Durante os Jogos de Tokyo, muito se tem falado das reações
de diversos atletas, como Medina (surf), Djokovic (tênis) e Biles (ginástica). Apesar
de ser fácil opinar, acredito que somente atletas sabem de fato, o que outro
pode estar passando.
O lema olímpico - "mais rápido, mais alto, mais
forte" é de 1894, porém, vamos falar sobree os Jogos de 1936, quando no
salto com vara – que tinha regras diferentes das atuais – um estadunidense sagrou-se
campeão, deixando um compatriota e dois japoneses disputando prata e bronze. Na
continuidade das disputas, somente os dois japoneses avançaram, continuando empatados.
A organização decidiu que eles fariam um salto extra, para desempate,
porém, os atletas, decidiram ficar empatados e, como não havia duas medalhas iguais,
ficou a critério do Japão a decisão, que apontou, por análise de tentativas e
erros, as colocações.
Mas os atletas – atores principais do espetáculo – não concordaram
e, retornando a terra natal, decidiram cortar ambas as medalhas e forjar duas
novas, metade de prata e metade de bronze.

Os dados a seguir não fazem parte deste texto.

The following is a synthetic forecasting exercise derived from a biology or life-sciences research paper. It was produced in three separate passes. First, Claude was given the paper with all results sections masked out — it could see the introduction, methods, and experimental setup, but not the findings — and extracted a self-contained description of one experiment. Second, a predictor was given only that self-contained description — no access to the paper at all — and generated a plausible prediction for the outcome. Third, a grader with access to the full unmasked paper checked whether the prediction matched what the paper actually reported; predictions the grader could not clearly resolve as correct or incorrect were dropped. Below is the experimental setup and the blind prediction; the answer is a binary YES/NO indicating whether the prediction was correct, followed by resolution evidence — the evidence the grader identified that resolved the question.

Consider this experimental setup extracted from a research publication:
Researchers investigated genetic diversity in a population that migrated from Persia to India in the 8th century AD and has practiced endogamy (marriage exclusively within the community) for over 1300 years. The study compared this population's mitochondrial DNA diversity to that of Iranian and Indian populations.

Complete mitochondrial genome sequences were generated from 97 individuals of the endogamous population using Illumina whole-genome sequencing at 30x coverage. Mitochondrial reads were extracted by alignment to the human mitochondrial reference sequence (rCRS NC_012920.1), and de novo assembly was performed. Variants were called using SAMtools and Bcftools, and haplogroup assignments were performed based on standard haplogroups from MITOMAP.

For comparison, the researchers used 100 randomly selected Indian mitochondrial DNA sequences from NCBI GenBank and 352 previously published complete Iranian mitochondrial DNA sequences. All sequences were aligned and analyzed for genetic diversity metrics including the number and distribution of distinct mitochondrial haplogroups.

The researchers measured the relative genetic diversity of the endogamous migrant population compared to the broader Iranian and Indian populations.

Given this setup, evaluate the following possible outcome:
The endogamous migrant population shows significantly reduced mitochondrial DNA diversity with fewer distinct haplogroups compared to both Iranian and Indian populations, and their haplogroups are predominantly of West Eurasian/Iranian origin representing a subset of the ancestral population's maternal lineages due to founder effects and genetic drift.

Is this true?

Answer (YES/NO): YES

Já em 2004, em Atenas, o maratonista Vanderlei Cordeiro de
Lima, liderava a prova, no 36km – com o ouro encaminhado, quando um ex-padre
irlandês, Cornelius Horan, furou a segurança, entrou na pista e agarrou o
brasileiro, jogando-o para o local designado aos torcedores. Vanderlei perdeu a
vantagem de quase 1 minuto que tinha e, com esforço, chegou ao Estádio Olímpico
na terceira posição, com um largo sorriso no rosto, para surpresa geral e
aplausos efusivos da plateia, que viu Vanderlei cruzou a linha de chegada
comemorando e fazendo “aviãozinho”, uma de suas marcas registradas.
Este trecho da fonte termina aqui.